On a conference call with reporters Monday, DioGuardi said she will look for "artistry not just karaoke" when judging "Idol" contestants.
"What makes an artist is somebody who's unique, when their song comes on radio I know exactly who it is," she says. "It's not about vocal acrobatics."
Fox and "Idol" producers have promised to shake up "Idol" for its upcoming eighth season after this year's slight ratings decrease. Earlier this month, longtime executive producer Nigel Lythgoe exited the show.
Fox has assured that any changes would not involve removing one of three original judges.
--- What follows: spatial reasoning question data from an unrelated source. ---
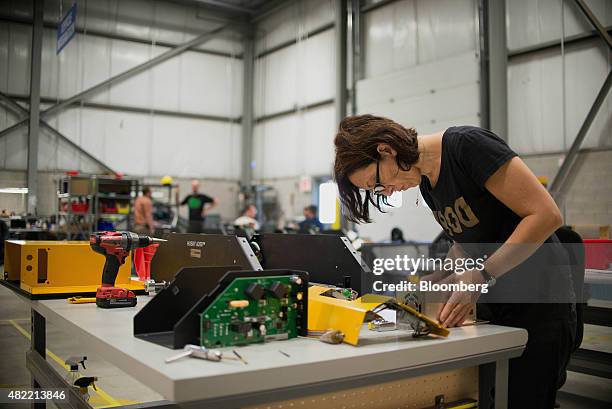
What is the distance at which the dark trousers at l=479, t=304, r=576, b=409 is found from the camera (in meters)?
1.21

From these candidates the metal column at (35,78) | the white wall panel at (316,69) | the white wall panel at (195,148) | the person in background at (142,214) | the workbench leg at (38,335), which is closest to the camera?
the workbench leg at (38,335)

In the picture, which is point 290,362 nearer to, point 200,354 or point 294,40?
point 200,354

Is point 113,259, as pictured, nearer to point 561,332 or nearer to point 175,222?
point 561,332

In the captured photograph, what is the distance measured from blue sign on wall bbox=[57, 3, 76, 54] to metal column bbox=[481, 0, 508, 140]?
4493mm

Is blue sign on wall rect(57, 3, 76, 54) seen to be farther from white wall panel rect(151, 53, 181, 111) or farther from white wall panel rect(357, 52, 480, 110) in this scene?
white wall panel rect(151, 53, 181, 111)

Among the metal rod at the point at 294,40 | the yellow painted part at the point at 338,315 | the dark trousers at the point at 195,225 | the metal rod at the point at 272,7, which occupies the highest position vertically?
the metal rod at the point at 272,7

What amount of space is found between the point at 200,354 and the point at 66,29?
10.4ft

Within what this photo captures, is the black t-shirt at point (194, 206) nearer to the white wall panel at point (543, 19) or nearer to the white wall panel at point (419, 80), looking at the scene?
the white wall panel at point (419, 80)

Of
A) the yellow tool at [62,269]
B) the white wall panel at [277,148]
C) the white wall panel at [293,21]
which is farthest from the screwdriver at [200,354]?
the white wall panel at [277,148]

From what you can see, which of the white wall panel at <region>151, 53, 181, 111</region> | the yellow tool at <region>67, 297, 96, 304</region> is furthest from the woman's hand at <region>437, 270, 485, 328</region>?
the white wall panel at <region>151, 53, 181, 111</region>

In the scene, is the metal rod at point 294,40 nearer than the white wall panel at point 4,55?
No

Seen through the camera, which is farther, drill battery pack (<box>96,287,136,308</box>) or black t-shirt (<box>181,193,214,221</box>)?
black t-shirt (<box>181,193,214,221</box>)

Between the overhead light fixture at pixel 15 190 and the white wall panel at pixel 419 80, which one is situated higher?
the white wall panel at pixel 419 80

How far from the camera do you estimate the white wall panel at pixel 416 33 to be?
6.64 m
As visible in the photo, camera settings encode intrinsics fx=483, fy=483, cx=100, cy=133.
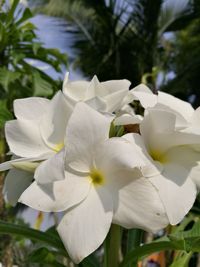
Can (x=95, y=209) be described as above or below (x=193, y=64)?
above

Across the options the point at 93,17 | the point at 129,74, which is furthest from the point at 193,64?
the point at 93,17

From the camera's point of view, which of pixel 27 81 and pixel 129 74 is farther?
pixel 129 74

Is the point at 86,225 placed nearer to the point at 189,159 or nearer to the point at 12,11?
the point at 189,159

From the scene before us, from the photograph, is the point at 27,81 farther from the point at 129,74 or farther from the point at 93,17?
the point at 93,17

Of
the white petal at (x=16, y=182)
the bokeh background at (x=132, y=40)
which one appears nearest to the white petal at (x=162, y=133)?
the white petal at (x=16, y=182)

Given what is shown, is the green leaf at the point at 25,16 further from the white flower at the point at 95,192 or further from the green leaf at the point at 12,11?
the white flower at the point at 95,192

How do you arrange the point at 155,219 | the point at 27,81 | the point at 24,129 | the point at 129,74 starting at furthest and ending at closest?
the point at 129,74, the point at 27,81, the point at 24,129, the point at 155,219
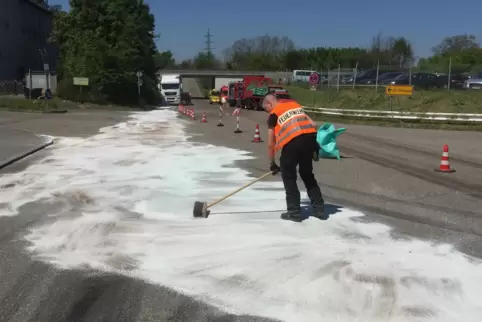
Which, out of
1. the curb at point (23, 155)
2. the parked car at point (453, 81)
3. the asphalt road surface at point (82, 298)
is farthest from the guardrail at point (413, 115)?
the asphalt road surface at point (82, 298)

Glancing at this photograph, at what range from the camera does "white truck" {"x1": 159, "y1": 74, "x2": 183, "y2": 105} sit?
60156 millimetres

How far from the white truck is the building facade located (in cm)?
1281

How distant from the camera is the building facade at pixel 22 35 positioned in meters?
60.3

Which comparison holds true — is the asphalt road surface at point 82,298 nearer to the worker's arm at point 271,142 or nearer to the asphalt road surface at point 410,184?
the worker's arm at point 271,142

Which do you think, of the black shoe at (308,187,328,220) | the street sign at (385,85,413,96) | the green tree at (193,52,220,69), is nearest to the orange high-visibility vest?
the black shoe at (308,187,328,220)

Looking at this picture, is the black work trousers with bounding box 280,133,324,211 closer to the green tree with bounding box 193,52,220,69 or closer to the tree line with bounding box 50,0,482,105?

But adding a fourth judge to a format that's been successful with only three allows Fox to potentially make cuts should DioGuardi prove popular. Abdul was quoted Monday as being "concerned" about the hire. DioGuardi told reporters Abdul's comment was understandable -- "she's just pondering what could or could not happen like anybody would."
"For the past seven seasons, Paula has had to endure the experience of being the only woman at the judges' table," said Fox president of alternative Mike Darnell. "With Kara by her side, Paula finally has some backup and now there is going to be a lot more girl power on the show."
The Grammy-nominated DioGuardi has composed songs for Kelly Clarkson, Christina Aguilera, Gwen Stefani, Celine Dion, Faith Hill, Carrie Underwood, Santana and Pink, and has worked with teen artists such as the Jonas Brothers and Hillary Duff. With the "Idol" median age increasing every season, she potentially brings a more teen-market perspective to the judge's table.
Executive producer Cecile Frot-Coutaz noted that producers originally intended for the show to have four judges, a format adopted by the show's U.K. forebear "Pop Idol."